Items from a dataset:
#####

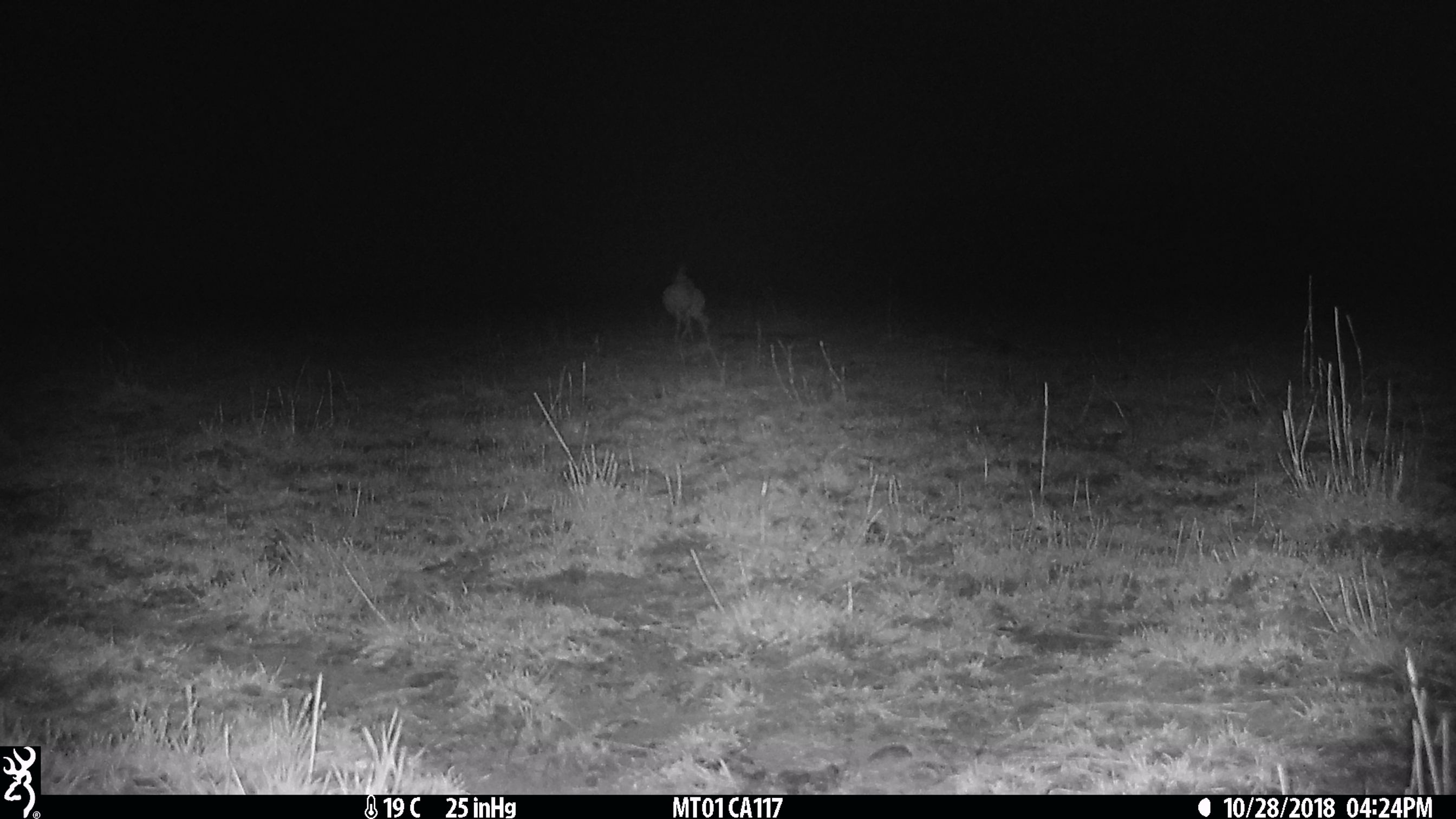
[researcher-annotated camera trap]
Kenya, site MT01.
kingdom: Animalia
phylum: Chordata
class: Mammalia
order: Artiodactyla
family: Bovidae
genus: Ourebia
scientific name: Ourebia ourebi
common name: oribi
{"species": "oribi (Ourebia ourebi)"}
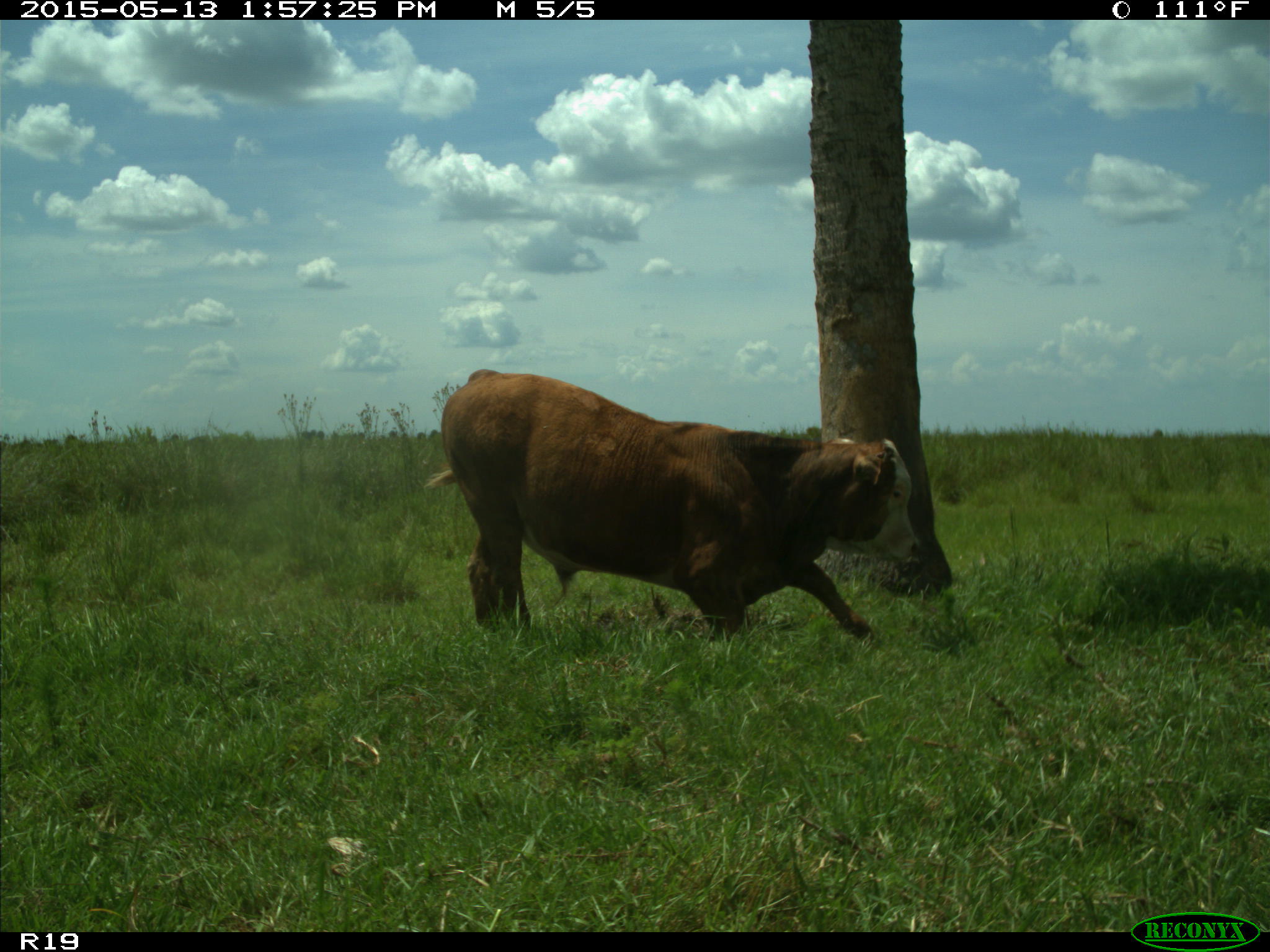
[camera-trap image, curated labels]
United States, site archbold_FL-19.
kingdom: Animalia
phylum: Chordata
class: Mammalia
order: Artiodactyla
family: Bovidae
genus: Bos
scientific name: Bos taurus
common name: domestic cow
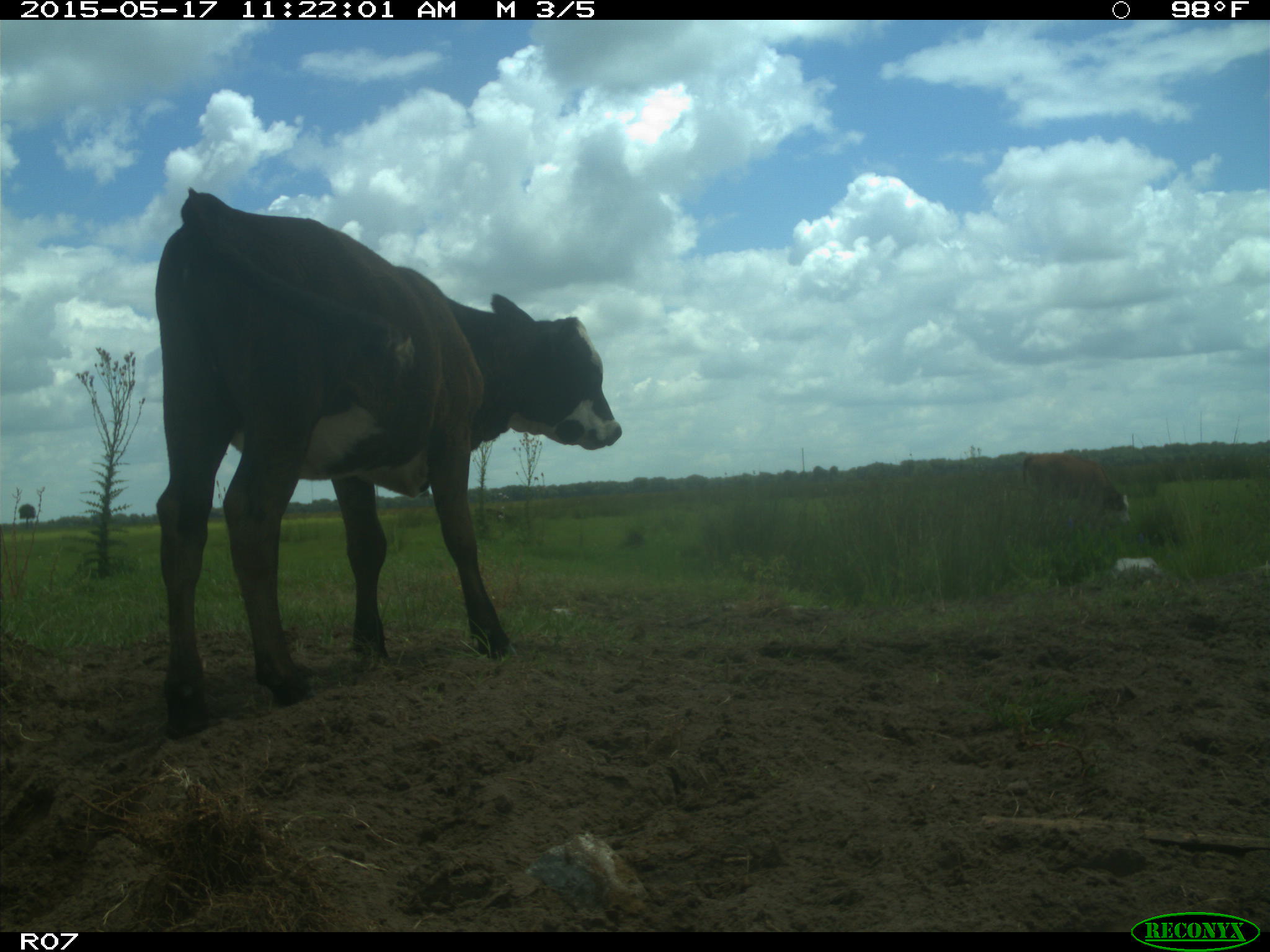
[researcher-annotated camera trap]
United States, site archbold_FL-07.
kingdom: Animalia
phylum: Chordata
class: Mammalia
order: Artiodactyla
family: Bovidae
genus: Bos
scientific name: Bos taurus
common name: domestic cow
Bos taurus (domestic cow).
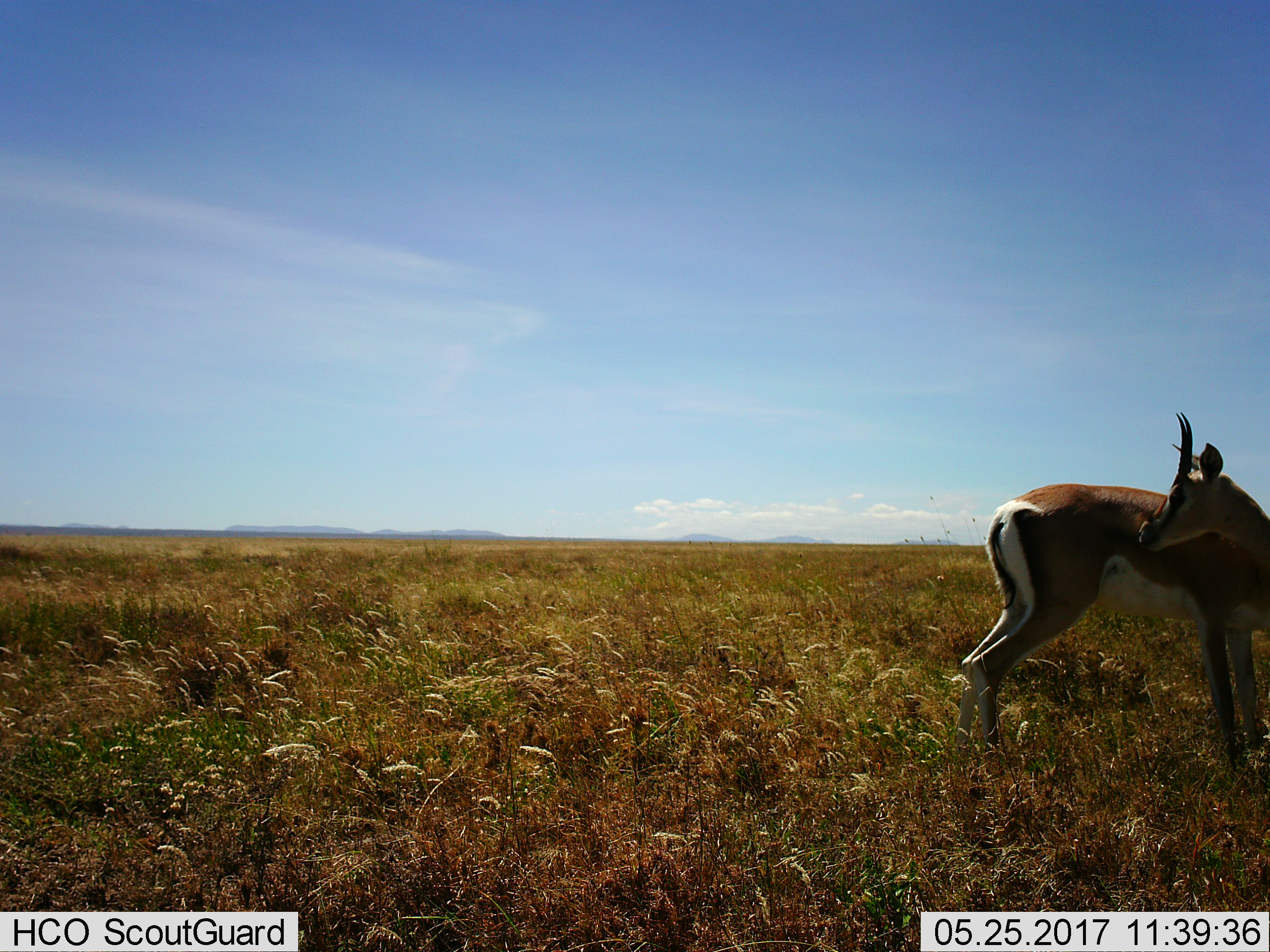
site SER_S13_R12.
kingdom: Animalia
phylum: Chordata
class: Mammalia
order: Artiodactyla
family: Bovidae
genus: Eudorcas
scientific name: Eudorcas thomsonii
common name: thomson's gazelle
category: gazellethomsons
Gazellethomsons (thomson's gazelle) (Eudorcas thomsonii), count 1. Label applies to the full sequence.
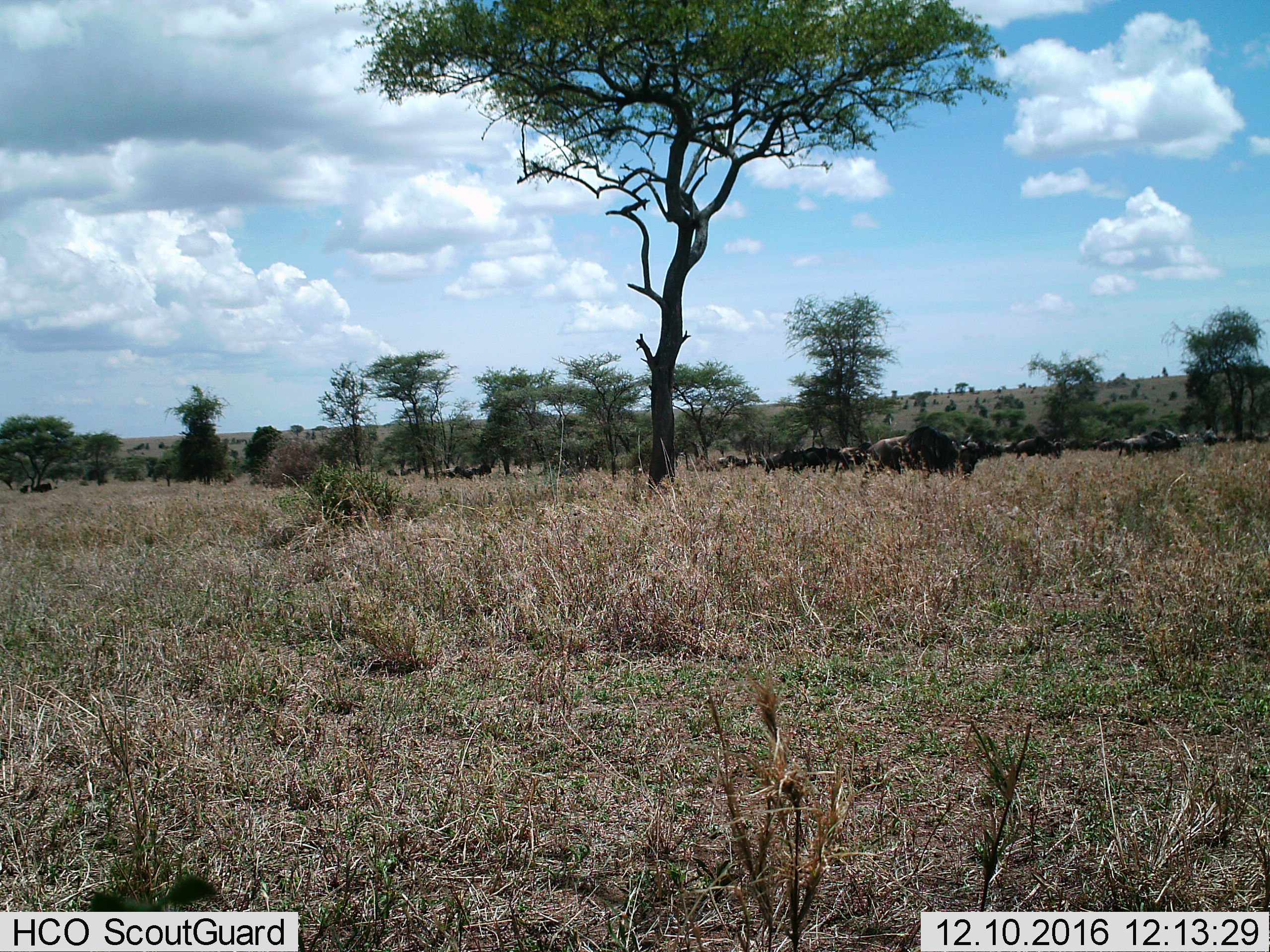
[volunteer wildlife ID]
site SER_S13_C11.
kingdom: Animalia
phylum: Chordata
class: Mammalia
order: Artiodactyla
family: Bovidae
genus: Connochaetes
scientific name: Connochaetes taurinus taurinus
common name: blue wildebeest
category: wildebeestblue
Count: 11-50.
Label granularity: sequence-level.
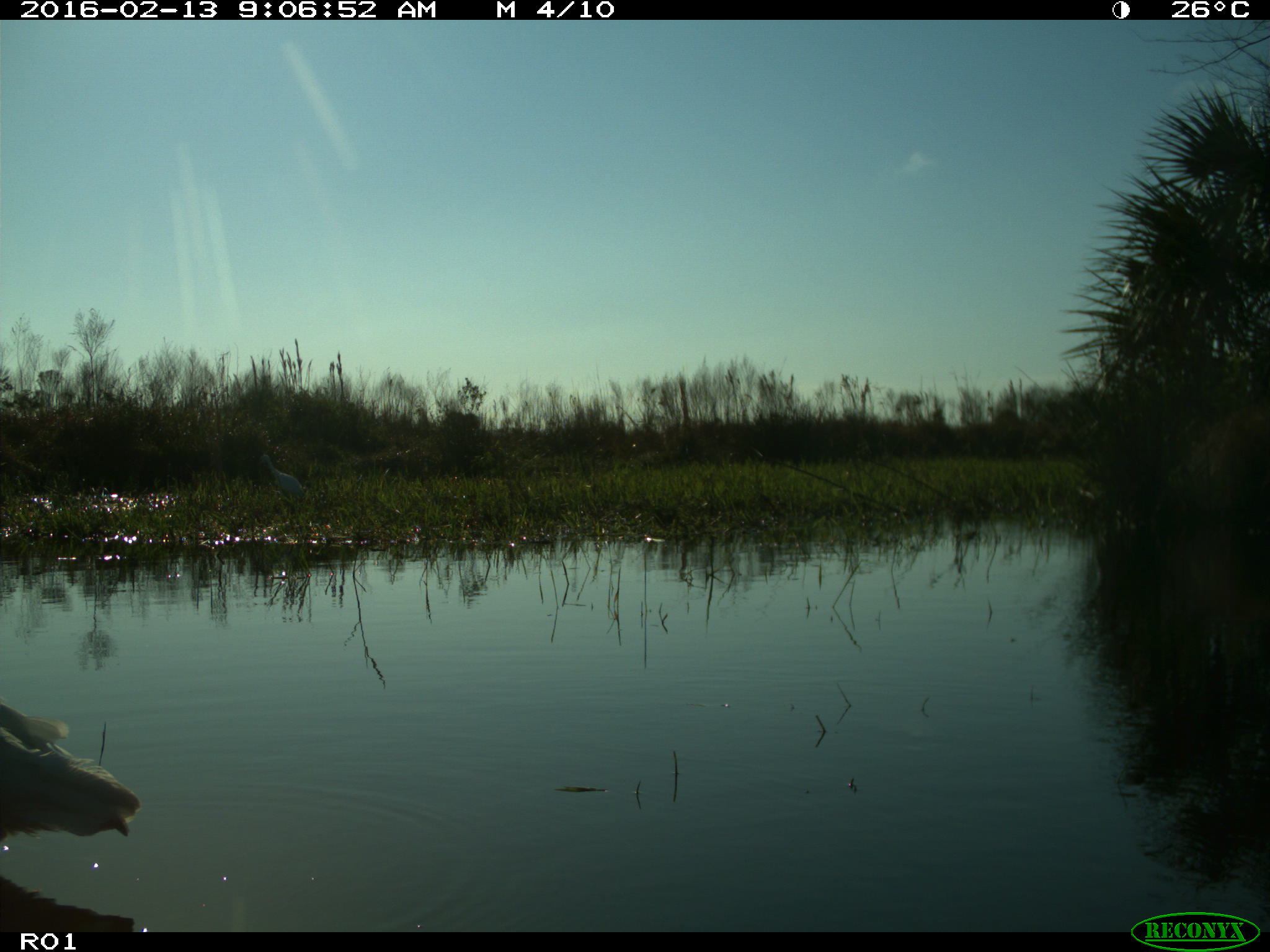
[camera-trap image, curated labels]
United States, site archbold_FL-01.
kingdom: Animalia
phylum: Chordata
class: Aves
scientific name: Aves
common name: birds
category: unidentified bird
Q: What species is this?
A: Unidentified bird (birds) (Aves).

#####

An exact copy of all the data above is required; omit any pictures.

[researcher-annotated camera trap]
Kenya, site MT01.
kingdom: Animalia
phylum: Chordata
class: Mammalia
order: Artiodactyla
family: Bovidae
genus: Ourebia
scientific name: Ourebia ourebi
common name: oribi
{"species": "oribi (Ourebia ourebi)"}
[camera-trap image, curated labels]
United States, site archbold_FL-19.
kingdom: Animalia
phylum: Chordata
class: Mammalia
order: Artiodactyla
family: Bovidae
genus: Bos
scientific name: Bos taurus
common name: domestic cow
[researcher-annotated camera trap]
United States, site archbold_FL-07.
kingdom: Animalia
phylum: Chordata
class: Mammalia
order: Artiodactyla
family: Bovidae
genus: Bos
scientific name: Bos taurus
common name: domestic cow
Bos taurus (domestic cow).
site SER_S13_R12.
kingdom: Animalia
phylum: Chordata
class: Mammalia
order: Artiodactyla
family: Bovidae
genus: Eudorcas
scientific name: Eudorcas thomsonii
common name: thomson's gazelle
category: gazellethomsons
Gazellethomsons (thomson's gazelle) (Eudorcas thomsonii), count 1. Label applies to the full sequence.
[volunteer wildlife ID]
site SER_S13_C11.
kingdom: Animalia
phylum: Chordata
class: Mammalia
order: Artiodactyla
family: Bovidae
genus: Connochaetes
scientific name: Connochaetes taurinus taurinus
common name: blue wildebeest
category: wildebeestblue
Count: 11-50.
Label granularity: sequence-level.
[camera-trap image, curated labels]
United States, site archbold_FL-01.
kingdom: Animalia
phylum: Chordata
class: Aves
scientific name: Aves
common name: birds
category: unidentified bird
Q: What species is this?
A: Unidentified bird (birds) (Aves).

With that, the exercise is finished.